** Problem **
Using the passage on PEP therapy in stroke, explain in one to three sentences why it says PEP above 10cmH2O should be used with caution in subjects with stroke.

** Source passage **
§ §

The literature about PEP therapy in subjects with stroke is quite scarce and therefore it is difficult to compare and discuss current results.2 A study that assessed breathing pattern and the contribution of the rib cage and abdomen in 16 hemiparetic subjects and 19 healthy individuals using respiratory inductance plethysmography found similar results to the present study regarding VT changes, i.e., VT increase of 13.5% and 5.1% in healthy and subjects with stroke, respectively. Due to the differences in assessment techniques and body posture, the comparison of our results with those of Teixeira-Salmela et al.29 is not fully adequate.27,29 Lanini et al.27 evaluated volume variations in eight subjects with stroke during voluntary hyperventilation and hypercapnic stimulation by OEP. Although Lanini et al.27 focused their attention on the changes in the hemiparetic and non-hemiparetic side, striking differences were observed between VT at rest in subjects with stroke and that obtained in this study (mean 819ml versus 478ml, respectively). These discrepancies may be due to the fact that those authors performed the measurements with a mouthpiece, to concomitant measure flow and chest wall volume, which may have altered the breathing pattern due to the increase in dead space.
We observed that PEP 10cmH2O or higher determines a clear and progressive increase in EEV in the Rcp compartment, characterized by compartment hyperinflation. Possible consequences of the administration of PEP higher than 10cmH2O could be respiratory discomfort, dyspnea, and subsequent early abandonment of the therapy. Considering that PEP therapy has the advantage of being an easy-to-use, portable therapeutic device, it is important to plan strategies to optimize adherence and achieve successful treatment outcomes.
Regarding clinical implications, we found that the use of PEP at an intensity of 10cmH2O leads to lung volume increase in subjects with stroke. It can also be used in different places such as the subject's home without any risk. The present study has some limitations, including the lack of assessment of symptoms during the protocol, which could have reinforced the results obtained regarding the intensity of recommended PEPs. In addition, subjects with stroke are known to be heterogeneous in terms of symptoms and motor impairment and this determines heterogeneity in the response to different interventions including PEP.
In conclusion, this study shows that the use of PEP promotes different changes in breathing pattern and chest wall volumes in subjects with stroke and healthy individuals. The differences observed between the groups regarding VT may be due to different mechanisms such as rib cage stiffness, inspiratory muscle weakness, and particularly impaired ventilatory motor unit. Chest expansion in subjects with stroke, however, is different from that observed in healthy individuals, as the restriction determines limited ability to decrease frequency during PEP and this causes lung and pulmonary rib cage hyperinflation that progressively increases with higher intensities of PEP. Thus, the administration of PEP in subjects with stroke should be used with caution, especially at intensities above 10cmH2O to avoid respiratory discomfort and early interruption of therapy.
Conflicts of interestThe authors declare no conflicts of interest.

§ §

** Data records **

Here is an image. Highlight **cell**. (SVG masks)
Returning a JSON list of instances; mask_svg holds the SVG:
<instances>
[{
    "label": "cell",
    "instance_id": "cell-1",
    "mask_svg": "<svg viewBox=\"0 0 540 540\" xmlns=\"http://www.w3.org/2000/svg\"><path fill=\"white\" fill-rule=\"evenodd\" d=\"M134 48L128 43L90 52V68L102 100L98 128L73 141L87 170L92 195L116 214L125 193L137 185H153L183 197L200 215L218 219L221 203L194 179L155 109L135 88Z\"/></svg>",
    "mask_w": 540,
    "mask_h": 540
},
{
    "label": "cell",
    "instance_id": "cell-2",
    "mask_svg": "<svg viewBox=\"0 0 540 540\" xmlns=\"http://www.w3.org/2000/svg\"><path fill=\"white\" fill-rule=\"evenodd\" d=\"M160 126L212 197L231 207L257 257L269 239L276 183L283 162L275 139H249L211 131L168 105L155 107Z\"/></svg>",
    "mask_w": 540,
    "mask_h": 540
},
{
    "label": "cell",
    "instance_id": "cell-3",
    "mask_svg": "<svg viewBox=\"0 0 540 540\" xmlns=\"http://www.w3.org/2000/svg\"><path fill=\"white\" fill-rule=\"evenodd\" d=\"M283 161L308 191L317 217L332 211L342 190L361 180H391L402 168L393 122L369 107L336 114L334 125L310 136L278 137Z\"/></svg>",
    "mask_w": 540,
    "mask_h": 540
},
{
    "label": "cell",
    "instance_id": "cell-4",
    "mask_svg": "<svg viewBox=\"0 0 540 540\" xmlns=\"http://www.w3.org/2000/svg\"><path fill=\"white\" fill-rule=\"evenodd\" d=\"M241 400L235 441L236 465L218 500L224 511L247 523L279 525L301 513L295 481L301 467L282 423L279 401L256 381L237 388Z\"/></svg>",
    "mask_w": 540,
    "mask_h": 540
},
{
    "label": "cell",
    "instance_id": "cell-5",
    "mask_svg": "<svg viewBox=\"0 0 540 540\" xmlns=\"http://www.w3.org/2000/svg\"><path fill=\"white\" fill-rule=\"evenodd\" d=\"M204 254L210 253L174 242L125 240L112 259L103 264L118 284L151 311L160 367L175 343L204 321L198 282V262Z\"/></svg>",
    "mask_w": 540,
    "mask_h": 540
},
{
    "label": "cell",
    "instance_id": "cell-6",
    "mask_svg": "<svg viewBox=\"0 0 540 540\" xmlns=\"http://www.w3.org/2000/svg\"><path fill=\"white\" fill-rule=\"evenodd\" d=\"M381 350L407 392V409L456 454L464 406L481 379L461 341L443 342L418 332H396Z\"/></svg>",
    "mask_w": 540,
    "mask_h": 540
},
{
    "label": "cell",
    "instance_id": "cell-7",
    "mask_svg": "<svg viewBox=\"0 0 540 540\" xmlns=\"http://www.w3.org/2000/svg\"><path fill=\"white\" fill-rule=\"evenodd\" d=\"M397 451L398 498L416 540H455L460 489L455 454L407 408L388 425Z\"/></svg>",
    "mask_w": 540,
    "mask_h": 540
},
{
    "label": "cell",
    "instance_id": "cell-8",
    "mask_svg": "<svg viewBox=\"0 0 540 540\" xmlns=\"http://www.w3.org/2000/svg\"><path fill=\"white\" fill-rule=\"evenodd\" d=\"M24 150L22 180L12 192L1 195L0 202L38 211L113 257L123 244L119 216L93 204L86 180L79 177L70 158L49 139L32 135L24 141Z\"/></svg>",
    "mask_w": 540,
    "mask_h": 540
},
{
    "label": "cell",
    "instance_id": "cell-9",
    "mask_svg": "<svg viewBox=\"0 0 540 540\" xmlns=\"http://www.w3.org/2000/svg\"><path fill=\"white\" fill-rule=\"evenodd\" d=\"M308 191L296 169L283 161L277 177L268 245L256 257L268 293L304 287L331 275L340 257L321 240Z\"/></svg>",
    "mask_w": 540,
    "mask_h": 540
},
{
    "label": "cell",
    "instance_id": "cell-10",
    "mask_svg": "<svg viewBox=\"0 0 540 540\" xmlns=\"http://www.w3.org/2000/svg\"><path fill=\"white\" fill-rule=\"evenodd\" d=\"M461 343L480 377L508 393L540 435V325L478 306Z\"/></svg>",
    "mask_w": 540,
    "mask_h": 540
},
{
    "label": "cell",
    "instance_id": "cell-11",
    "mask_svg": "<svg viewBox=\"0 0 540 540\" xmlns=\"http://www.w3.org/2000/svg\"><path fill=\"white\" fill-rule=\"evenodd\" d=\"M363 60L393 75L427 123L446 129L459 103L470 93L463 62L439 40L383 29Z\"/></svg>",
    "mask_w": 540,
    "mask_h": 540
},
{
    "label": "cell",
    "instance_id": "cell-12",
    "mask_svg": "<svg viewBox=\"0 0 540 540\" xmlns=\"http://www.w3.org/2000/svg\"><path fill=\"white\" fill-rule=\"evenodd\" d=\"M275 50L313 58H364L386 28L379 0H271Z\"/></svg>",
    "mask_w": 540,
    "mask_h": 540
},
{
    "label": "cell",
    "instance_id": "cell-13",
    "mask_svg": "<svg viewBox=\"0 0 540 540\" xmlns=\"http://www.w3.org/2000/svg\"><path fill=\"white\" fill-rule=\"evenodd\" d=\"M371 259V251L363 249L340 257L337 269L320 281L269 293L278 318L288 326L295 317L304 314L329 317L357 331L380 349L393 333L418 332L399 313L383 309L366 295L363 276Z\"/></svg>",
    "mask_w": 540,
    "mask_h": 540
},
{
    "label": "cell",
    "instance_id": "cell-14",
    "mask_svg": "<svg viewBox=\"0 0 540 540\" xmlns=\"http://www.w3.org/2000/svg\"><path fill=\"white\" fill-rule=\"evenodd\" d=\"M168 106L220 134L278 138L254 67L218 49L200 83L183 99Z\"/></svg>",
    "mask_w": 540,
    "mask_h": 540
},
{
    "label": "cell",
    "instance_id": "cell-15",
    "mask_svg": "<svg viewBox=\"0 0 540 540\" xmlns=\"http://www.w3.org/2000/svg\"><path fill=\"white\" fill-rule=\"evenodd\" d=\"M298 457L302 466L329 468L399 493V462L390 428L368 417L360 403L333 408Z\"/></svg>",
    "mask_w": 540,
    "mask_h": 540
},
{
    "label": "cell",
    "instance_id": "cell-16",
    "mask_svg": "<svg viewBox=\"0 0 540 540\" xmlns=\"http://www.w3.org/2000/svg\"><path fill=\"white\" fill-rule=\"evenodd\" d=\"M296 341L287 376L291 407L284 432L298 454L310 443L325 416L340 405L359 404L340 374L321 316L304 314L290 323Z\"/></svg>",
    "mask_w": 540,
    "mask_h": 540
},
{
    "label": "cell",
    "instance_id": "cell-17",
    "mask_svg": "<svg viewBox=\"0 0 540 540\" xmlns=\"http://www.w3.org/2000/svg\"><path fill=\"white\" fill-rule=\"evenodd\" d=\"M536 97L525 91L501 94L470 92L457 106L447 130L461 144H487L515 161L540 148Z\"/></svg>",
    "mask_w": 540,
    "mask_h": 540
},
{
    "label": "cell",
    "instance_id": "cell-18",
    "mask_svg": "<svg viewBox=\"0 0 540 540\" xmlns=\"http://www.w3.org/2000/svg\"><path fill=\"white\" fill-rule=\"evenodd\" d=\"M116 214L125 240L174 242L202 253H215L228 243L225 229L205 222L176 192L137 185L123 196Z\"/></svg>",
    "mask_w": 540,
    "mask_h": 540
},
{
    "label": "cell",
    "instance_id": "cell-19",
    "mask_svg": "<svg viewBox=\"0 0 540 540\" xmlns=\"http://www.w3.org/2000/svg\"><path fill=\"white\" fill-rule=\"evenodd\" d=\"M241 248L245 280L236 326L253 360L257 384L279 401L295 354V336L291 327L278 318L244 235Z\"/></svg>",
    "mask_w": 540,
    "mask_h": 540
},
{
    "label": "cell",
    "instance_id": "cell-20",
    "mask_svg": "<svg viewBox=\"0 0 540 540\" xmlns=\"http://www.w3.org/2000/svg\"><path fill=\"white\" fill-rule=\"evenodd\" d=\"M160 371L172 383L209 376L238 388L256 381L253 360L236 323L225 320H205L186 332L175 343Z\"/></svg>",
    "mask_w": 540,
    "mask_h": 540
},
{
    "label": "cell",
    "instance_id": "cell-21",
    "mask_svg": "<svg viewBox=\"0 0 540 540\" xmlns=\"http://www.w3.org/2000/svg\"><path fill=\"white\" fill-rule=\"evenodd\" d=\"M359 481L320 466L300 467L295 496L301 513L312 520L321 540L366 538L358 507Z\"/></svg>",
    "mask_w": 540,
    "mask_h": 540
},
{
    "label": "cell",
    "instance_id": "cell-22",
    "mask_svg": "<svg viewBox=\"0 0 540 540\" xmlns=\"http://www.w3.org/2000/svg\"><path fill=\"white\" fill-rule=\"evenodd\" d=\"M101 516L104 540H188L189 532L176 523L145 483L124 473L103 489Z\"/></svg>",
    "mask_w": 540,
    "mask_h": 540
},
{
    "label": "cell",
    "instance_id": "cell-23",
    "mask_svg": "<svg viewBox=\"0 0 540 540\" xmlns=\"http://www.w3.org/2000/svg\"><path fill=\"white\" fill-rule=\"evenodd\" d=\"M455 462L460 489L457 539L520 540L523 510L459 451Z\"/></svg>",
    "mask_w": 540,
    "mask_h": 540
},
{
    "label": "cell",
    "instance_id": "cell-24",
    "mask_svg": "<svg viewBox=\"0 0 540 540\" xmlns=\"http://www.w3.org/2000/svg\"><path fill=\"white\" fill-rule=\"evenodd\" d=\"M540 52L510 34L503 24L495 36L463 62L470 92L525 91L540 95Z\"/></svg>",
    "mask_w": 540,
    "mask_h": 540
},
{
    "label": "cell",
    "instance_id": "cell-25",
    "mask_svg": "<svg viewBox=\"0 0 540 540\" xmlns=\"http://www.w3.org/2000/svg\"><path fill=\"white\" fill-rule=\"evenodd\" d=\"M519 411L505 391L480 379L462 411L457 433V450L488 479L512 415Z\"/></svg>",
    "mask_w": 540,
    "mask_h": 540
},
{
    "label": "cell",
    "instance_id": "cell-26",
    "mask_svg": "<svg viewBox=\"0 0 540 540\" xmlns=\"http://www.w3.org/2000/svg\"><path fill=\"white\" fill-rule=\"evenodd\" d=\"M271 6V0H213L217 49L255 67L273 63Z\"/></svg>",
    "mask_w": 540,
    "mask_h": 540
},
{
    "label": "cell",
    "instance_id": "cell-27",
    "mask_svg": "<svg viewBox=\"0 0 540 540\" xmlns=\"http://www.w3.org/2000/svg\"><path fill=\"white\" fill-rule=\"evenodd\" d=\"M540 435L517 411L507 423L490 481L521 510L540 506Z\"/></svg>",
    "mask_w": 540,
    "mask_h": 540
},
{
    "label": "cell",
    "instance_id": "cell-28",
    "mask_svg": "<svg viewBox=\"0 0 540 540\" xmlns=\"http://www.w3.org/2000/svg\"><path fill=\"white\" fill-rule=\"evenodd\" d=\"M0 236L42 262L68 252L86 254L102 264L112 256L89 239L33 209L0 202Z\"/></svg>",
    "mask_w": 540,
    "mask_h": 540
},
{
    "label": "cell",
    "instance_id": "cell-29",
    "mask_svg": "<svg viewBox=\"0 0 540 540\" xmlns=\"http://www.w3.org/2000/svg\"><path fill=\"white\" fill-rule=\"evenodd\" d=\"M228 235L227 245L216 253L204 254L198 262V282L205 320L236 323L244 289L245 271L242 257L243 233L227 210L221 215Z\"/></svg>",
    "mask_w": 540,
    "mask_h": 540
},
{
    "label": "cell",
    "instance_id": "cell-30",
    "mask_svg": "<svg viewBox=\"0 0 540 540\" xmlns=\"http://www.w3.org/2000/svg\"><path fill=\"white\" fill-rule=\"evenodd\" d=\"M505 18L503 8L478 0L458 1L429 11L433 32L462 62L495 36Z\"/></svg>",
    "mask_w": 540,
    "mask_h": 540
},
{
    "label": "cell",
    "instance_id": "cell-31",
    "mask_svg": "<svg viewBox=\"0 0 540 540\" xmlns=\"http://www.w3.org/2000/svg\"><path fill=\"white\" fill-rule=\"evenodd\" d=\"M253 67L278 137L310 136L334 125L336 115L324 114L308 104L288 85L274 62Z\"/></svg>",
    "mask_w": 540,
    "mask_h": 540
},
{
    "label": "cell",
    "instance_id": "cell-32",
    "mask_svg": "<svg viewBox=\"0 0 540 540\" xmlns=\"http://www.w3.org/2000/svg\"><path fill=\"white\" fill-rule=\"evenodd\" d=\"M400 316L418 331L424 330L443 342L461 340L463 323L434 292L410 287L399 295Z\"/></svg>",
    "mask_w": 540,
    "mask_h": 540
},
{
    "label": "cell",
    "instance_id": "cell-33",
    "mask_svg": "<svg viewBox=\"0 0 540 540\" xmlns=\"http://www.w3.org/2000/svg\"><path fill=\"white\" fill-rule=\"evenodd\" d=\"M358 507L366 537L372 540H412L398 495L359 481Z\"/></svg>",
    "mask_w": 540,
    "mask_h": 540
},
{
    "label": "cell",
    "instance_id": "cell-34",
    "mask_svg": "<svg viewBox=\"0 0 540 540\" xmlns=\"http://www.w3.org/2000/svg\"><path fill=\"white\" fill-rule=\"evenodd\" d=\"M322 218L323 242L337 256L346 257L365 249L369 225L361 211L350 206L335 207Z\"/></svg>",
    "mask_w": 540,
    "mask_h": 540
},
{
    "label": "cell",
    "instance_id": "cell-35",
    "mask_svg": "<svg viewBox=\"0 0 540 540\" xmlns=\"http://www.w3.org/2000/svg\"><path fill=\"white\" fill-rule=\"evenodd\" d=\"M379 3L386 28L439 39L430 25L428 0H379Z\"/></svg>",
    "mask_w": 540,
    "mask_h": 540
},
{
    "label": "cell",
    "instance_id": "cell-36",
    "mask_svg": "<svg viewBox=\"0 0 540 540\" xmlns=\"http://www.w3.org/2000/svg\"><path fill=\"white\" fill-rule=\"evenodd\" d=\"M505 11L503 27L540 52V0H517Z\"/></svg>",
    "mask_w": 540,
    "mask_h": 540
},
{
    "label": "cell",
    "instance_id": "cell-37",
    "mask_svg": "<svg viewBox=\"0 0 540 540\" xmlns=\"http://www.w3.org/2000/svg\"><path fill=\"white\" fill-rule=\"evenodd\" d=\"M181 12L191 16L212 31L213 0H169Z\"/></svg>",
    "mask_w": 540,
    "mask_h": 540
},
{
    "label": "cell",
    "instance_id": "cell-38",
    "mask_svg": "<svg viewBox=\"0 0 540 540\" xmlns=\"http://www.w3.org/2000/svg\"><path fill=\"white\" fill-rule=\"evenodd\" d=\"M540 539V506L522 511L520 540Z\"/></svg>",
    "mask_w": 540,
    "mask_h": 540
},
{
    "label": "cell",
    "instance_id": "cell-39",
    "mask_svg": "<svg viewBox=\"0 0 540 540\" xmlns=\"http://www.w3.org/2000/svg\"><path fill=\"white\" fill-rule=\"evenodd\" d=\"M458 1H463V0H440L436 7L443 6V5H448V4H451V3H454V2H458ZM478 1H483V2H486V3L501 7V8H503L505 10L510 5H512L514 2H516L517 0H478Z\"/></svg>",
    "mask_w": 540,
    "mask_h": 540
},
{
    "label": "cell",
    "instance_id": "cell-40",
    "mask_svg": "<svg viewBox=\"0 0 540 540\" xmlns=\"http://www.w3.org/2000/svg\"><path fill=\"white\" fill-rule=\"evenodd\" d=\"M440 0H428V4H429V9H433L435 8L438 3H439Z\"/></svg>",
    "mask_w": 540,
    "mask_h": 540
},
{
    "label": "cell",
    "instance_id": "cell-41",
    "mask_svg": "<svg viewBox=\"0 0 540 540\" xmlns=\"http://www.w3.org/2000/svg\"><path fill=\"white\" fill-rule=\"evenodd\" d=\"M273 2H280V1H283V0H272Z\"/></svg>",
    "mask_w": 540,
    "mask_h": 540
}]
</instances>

§ §

** Answer space **
In subjects with stroke, restriction limits their ability to decrease frequency during PEP, which causes lung and pulmonary rib cage hyperinflation that grows progressively with higher PEP intensities. This hyperinflation could lead to respiratory discomfort, dyspnea, and early interruption or abandonment of the therapy.